[Records supplied]
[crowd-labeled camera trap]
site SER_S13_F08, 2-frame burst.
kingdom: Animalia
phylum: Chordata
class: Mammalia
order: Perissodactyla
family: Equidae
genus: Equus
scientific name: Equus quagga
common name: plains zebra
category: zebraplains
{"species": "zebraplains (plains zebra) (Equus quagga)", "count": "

[Your task]
The data above needs to be retyped in full, exactly as given.

[Written solution]
[crowd-labeled camera trap]
site SER_S13_F08, 2-frame burst.
kingdom: Animalia
phylum: Chordata
class: Mammalia
order: Perissodactyla
family: Equidae
genus: Equus
scientific name: Equus quagga
common name: plains zebra
category: zebraplains
{"species": "zebraplains (plains zebra) (Equus quagga)", "count": "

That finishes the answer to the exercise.